:: Exercise instructions ::
Find each line in the entries below that contains the word "helicopter" and copy it.

___

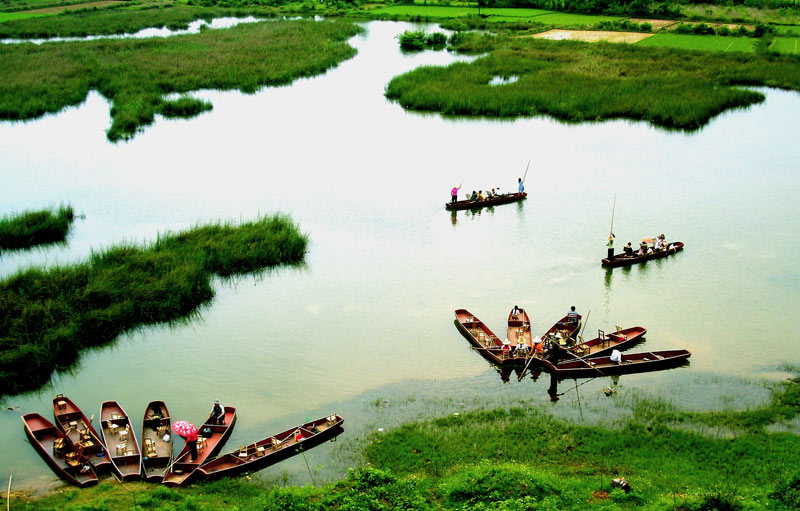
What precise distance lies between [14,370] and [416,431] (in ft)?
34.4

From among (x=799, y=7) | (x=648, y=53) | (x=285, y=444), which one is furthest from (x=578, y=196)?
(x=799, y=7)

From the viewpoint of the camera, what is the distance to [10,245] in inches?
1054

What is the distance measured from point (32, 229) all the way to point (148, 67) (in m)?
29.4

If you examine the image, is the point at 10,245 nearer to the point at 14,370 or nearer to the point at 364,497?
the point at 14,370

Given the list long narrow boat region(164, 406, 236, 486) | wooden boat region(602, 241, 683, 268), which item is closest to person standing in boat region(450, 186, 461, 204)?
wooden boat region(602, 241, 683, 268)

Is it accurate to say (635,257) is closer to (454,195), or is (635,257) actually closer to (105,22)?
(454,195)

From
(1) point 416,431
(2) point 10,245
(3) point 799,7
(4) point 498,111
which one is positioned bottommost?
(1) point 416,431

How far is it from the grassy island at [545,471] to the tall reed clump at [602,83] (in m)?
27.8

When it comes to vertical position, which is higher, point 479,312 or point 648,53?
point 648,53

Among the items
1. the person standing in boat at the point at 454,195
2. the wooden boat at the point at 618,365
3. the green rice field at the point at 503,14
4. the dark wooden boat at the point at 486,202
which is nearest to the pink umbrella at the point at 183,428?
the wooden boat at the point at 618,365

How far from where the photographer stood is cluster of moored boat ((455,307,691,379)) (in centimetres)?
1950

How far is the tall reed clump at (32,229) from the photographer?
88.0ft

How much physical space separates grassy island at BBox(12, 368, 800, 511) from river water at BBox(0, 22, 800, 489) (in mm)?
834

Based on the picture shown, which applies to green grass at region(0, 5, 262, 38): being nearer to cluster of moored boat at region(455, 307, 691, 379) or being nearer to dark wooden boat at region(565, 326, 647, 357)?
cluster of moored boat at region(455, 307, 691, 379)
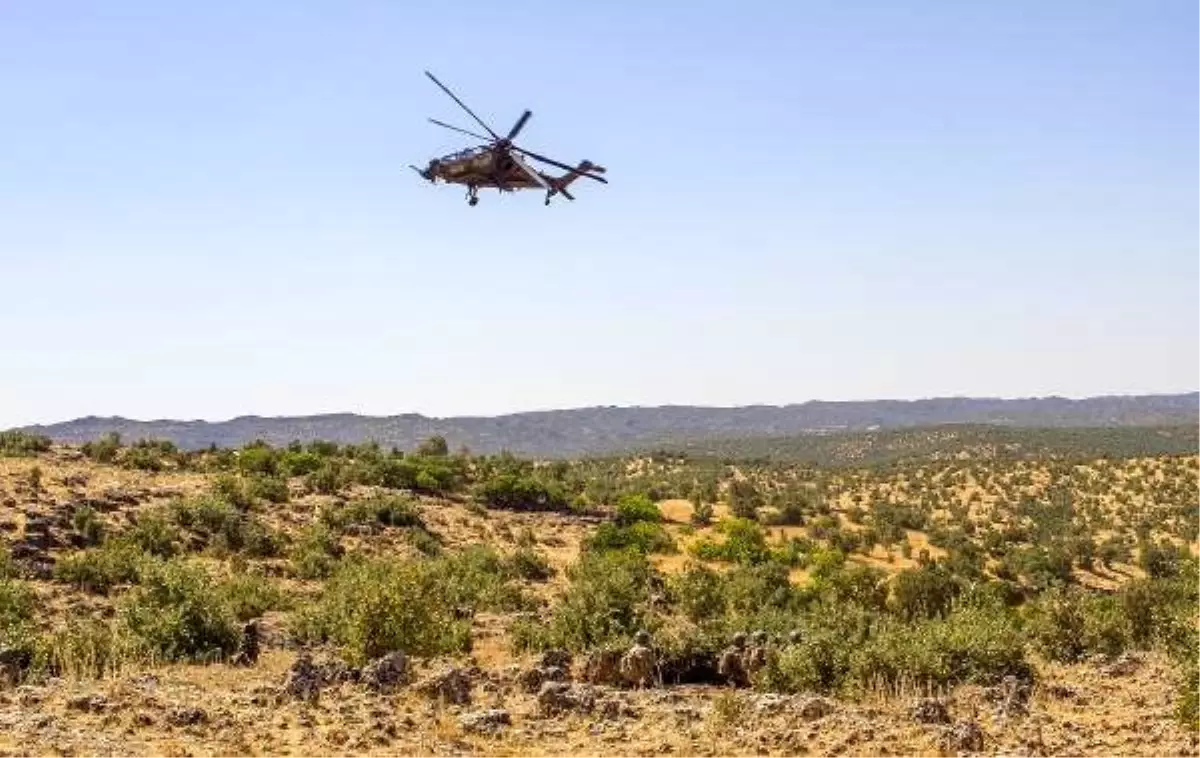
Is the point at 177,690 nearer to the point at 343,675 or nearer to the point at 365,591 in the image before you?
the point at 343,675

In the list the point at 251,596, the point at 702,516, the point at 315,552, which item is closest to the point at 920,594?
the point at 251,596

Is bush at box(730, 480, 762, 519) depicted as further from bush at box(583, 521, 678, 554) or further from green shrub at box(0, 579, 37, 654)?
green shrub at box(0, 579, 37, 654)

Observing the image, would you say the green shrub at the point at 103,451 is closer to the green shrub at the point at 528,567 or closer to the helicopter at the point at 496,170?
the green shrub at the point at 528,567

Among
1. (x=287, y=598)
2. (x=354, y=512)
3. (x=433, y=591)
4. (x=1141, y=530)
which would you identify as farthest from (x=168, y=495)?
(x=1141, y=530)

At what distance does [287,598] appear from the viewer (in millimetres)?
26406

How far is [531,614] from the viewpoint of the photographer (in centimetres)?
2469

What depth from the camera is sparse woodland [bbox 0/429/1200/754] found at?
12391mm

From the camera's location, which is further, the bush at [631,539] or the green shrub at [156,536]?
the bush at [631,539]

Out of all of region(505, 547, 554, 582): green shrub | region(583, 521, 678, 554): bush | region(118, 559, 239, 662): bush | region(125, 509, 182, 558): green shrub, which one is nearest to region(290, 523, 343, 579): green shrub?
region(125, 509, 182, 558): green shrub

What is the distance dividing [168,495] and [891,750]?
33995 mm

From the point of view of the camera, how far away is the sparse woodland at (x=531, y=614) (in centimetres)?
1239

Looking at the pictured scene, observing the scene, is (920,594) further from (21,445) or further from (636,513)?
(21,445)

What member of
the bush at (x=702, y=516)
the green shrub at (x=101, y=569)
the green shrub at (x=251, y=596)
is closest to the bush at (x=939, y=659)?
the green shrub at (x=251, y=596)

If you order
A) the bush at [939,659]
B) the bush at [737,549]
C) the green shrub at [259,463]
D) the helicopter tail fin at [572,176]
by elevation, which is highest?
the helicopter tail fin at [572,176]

___

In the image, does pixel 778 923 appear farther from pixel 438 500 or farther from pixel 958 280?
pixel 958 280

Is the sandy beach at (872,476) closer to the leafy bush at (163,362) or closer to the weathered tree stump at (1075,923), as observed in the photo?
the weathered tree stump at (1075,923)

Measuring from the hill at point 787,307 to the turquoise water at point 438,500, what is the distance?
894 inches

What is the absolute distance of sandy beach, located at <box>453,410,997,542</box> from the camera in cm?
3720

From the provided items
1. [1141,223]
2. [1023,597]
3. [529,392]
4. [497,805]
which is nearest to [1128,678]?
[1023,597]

___

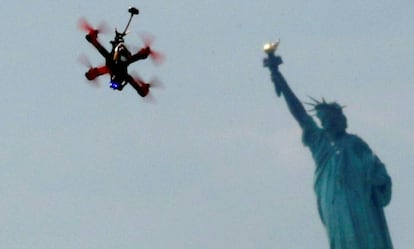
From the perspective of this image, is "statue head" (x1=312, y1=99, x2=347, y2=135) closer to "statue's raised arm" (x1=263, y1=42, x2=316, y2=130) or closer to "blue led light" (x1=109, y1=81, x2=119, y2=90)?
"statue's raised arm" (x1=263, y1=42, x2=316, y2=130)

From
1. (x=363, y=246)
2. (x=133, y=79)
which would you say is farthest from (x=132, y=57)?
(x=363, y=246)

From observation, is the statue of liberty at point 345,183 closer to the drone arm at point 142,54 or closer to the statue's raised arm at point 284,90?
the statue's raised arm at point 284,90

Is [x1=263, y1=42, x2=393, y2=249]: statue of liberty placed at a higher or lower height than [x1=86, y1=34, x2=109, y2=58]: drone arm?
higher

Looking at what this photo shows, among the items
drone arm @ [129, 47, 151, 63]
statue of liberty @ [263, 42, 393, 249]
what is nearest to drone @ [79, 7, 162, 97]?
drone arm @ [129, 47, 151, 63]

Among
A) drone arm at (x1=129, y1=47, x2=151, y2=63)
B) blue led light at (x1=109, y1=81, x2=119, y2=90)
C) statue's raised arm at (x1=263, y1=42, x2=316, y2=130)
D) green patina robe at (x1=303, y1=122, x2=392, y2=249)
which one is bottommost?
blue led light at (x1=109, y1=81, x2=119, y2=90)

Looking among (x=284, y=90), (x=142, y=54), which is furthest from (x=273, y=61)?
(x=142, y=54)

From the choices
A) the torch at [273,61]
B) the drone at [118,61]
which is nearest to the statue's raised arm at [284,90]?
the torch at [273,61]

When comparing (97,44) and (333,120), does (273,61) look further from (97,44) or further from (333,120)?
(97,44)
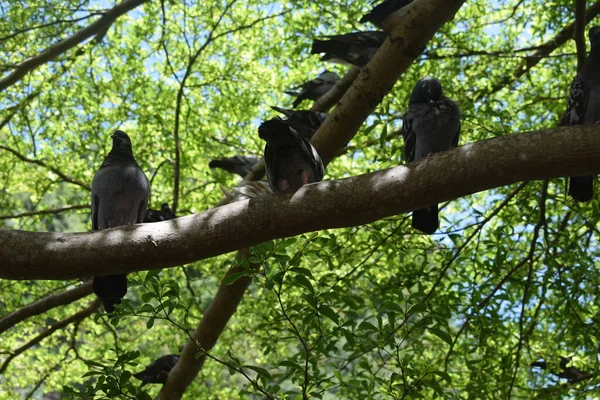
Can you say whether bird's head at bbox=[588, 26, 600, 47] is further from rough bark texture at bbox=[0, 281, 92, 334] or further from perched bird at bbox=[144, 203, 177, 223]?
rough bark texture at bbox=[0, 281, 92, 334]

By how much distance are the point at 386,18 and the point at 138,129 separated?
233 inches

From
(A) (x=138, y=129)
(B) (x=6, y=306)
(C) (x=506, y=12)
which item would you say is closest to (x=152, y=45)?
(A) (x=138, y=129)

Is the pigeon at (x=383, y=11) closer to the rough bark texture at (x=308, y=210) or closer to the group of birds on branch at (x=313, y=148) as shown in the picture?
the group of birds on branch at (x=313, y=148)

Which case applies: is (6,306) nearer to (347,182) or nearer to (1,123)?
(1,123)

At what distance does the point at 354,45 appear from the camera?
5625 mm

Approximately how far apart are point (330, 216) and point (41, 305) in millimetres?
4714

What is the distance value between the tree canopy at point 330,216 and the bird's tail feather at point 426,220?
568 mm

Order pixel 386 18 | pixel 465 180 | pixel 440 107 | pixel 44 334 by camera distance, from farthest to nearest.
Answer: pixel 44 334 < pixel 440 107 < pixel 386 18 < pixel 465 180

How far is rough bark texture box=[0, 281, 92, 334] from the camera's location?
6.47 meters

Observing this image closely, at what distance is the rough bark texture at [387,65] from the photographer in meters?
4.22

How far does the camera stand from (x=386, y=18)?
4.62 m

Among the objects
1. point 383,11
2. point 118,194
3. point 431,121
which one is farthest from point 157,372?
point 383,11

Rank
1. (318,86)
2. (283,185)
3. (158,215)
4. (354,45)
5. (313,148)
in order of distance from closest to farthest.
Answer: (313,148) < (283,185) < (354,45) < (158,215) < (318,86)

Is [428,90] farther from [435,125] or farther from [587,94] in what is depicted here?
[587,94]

___

:: Task result ::
Observing the image, would you say the green shrub at the point at 103,451 is closer to the green shrub at the point at 528,567 or closer to the helicopter at the point at 496,170?
D) the helicopter tail fin at [572,176]
the helicopter tail fin at [572,176]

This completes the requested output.